----- 資料 -----
金剛型の特徴

明治44年(1911年)1月17日、イギリスヴィッカース社のバーロー造船所で金剛は起工された。金剛の隣の船台には、奇しくも金剛型のライバルとなったライオン級巡洋戦艦の2番艦であるプリンセス・ロイヤルが建造中であった。このことも相まって金剛の建造技術は逐一日本へ送られ、比叡、榛名、霧島の建造に大いに役立ったのである。
戦艦の防御に不可欠なのが装甲鈑である。当時最先端の甲鈑はドイツ・クルップ社のKC甲鈑(Krupp Cemented Armour Plate)とイギリス・ヴィッカース社のVC甲鈑(Vickers Cemented Armour Plate)の2種類だったが、金剛は当然VC甲鈑で装甲された。甲鈑は徹甲弾を貫通させない堅さと跳ね返すしなやかさの両方兼ね備える必要があった。VC甲鈑はスウェーデン銑鉄かあるいは満州の本渓湖銑鉄を主原料として、これに炭素0.48%、ニッケル4%、クロム2%を加えた高ニクロム鋼である。防御力を左右する甲鈑の生産には広島の呉海軍工廠製鋼部があたり、海軍の最高機密である防御甲鈑の生産は大和、武蔵に至るまで呉で行われた。イギリスからの技術導入により比叡、榛名、霧島の建造に必要だった甲鈑をなんとか自前で作ることができ、後の建艦計画達成に多大な影響を及ぼした。
金剛型戦艦は、基準排水量26,330トン、速力27.5kn、主砲35.56cm(14インチ)8門という当時の最新、最強の巡洋戦艦となり、イギリスが1920年(大正9年)に建造するフッドが出現するまで世界に君臨した。
金剛型の改装
軍艦は竣工時の姿のまま艦齢を全うすることはまずない。技術の進歩はめざましく、一線級の軍艦が明日には二戦級に格下げになることなど日常茶飯事である。しかし、かといって新しい艦を建造できるわけでもない。今ある戦力をあまりお金と時間をかけずにできるだけ上積みできるようにするのが軍政である。そこで、進歩著しい戦艦の性能アップのための改装を考えるのは至極当然である。金剛型は都合2回の大改装を行っている。
第一回大改装
大正11年(1922年)のワシントン軍縮会議で、主力艦については次の範囲で改装することができるとされた。
- 排水量は3,000トン以内の増加は認める
- 垂直防御(舷側防御)の強化はしてはならないが、甲板防御(水平防御)の強化は認める
- 主砲の仰角を増すことは認める
この改装案は、実はアメリカ戦艦の実状に即したもので、甲板防御が弱く、主砲の仰角が小さくて射程の短かったアメリカの戦艦のための条文でしかなかった。逆に日本海軍の戦艦は甲板防御は比較的強かったが舷側防御が弱かったので、完全にアメリカの外交交渉力に負けた形となった。しかしながら、とにかくこの条件でなんとか戦艦をパワーアップしないといけないので、比較的防御力の弱かった金剛型から改装が始められた。
-----
## [練習問題]
**1.** 金剛型の文章によると、金剛はどこで起工されましたか。
**2.** 金剛型の文章を、最後の文の後から書き進めてください。
----- データ一覧 -----
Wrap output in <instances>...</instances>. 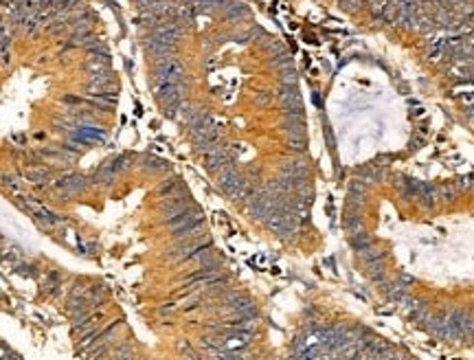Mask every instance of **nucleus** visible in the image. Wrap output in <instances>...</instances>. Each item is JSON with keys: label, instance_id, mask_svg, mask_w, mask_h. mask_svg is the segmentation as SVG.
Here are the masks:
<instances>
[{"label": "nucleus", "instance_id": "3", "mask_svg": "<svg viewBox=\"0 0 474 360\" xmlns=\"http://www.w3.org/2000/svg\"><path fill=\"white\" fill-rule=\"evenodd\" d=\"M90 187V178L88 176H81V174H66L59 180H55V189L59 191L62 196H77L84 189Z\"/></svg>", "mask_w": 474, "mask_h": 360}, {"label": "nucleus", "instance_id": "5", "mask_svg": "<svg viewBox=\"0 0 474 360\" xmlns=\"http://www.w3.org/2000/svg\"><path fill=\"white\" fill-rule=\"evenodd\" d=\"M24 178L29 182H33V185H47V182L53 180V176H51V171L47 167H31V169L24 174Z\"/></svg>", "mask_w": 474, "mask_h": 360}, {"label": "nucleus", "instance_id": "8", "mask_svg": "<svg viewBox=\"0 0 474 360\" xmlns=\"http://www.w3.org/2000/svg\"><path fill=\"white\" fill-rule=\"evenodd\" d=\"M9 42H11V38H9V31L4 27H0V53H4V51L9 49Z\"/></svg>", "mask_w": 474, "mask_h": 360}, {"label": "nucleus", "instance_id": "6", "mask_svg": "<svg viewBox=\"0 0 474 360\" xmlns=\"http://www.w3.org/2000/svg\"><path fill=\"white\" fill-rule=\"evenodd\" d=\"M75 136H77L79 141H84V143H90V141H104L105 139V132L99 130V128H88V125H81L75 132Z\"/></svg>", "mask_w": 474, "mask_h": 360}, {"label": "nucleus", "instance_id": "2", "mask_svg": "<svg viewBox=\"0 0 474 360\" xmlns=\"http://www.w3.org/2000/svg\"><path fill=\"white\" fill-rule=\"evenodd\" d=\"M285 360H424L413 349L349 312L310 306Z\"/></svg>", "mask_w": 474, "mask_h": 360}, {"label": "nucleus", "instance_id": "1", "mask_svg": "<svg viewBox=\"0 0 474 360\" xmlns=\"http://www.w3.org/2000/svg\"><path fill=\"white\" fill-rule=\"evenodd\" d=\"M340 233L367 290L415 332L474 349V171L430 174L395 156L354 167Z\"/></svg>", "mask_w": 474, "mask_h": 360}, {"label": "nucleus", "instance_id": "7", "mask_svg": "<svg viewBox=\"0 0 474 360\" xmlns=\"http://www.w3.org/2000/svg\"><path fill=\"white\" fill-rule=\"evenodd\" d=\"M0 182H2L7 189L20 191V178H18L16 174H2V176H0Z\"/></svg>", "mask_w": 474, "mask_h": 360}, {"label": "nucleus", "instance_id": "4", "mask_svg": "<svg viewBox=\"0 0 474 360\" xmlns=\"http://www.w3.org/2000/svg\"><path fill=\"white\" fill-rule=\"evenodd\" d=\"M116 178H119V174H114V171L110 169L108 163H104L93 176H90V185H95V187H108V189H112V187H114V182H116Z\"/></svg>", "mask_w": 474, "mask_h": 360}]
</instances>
-----
## [解答一覧]
**1.** イギリスのヴィッカース社のバーロー造船所です。

**2.**
金剛型の改装内容は次の通りである。
- 甲板と弾火薬庫の防御強化
- 主砲の仰角を33度から43度に増し、射程距離の増大を図る
- 石炭・重油混焼罐から重油専焼罐に換装し、航続力の増大を図る(煙突が3本から2本へ)
- 檣楼のマストをやめパゴダ形式の檣楼にする
- 舷側にバルジを装着
改装は大正13年(1924年)4月、榛名から始められ、昭和6年に金剛、比叡、霧島も同様の改装を受けた。この結果、排水量が3,000トン増加し、防御力は増加したが速力が27.5knから26knになってしまったので、高速が主武器の巡洋戦艦から戦艦となってしまった。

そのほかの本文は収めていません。